Things have been a little quiet here, blog-wise, but only because there's some good stuff coming up pretty soon, so don't go away. It all take a bit of organising - especially when there are quite a lot of loose ends to tie up from other travels. So that's had me revisiting Scotland, Gettysburg, Washington DC, Canada, England and our very own Deep South (that's a clue, son). 
I have no complaints, tasting again in memory whisky-smoked lobster and rose lemonade, clopping along on docile Robbie past Gettysburg's zigzag split-rail fences and innumerable battlefield monuments and statues (actually, 1400, near enough), puzzling out the excitement caused by nothing happening when the Washington Nationals played the Miami Marlins... It's all good stuff, with the added, literally, interest of looking up the background stuff that I always mean to research beforehand, and never do. 

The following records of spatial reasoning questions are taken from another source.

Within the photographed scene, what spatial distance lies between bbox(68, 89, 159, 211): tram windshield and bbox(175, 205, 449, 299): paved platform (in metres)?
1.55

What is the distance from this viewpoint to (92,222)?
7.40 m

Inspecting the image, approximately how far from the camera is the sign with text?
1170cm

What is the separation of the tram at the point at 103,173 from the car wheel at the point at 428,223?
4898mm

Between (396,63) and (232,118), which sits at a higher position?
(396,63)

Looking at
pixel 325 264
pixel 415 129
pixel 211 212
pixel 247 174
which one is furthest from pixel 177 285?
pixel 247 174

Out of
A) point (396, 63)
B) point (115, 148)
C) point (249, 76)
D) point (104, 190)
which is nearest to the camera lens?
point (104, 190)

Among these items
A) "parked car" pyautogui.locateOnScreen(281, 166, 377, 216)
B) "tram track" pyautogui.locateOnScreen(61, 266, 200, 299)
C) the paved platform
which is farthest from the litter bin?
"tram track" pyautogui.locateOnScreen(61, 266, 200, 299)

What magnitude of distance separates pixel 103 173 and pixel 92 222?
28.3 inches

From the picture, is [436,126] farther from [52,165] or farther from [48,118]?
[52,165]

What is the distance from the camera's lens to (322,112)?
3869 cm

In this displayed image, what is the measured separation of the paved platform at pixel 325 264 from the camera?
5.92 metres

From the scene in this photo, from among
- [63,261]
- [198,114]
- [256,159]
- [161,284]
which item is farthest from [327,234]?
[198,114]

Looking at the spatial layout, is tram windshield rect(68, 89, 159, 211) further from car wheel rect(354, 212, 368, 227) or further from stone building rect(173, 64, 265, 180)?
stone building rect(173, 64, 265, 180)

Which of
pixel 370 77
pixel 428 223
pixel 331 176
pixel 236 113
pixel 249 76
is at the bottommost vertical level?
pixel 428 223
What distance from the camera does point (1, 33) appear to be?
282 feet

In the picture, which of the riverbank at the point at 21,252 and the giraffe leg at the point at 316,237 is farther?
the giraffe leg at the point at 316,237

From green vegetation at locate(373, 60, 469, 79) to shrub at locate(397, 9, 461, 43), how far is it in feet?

But, work aside, the idea behind this blog is that everywhere you've gone becomes a part of you, and you'll be reminded of it randomly forever after (see above, right). So the main reason for this post is that I was thinking - again, but coincidentally - about Ecuador. Because the weather's turned cold, finally, and I found myself for the first time for ages tying shoelaces.
The first time I went to Quito, in 2012, I was diverted by seeing, in the main square beside the San Francisco church and monastery, an old lady selling shoelaces, all tied onto a pole that she carried around with her. I'd got used to seeing vendors of all sorts of, to me, quaint things - cellphones to rent for a call, loaves of bread on a tray balanced on someone's head - but to make a living from selling shoelaces seemed to me the most precarious of all; even more than shining shoes.
And then, when I was back there again last year, blow me down, there she was still! Possibly not still, one old lady looks much like another when you're flooded with new impressions and not paying detailed attention - but, anyway, there was someone similar presumably earning money by selling something as cheap and inconsequential as shoelaces. Except - and here is exactly the sort of small thing that delights me about travelling and finding out about other places and people - when I mentioned this to my guide, he was as astonished as I was. But what amazed him was learning that in my culture, people don't change their shoelaces every couple of weeks. When I said that I stick to the same pair for the life of the shoes, he was silent in disbelief. So there you go. Of course, this would be the perfect place for a photo of the old lady with her colourful bundle - but I didn't get one, so you'll just have to make do with the man and his tray of bread.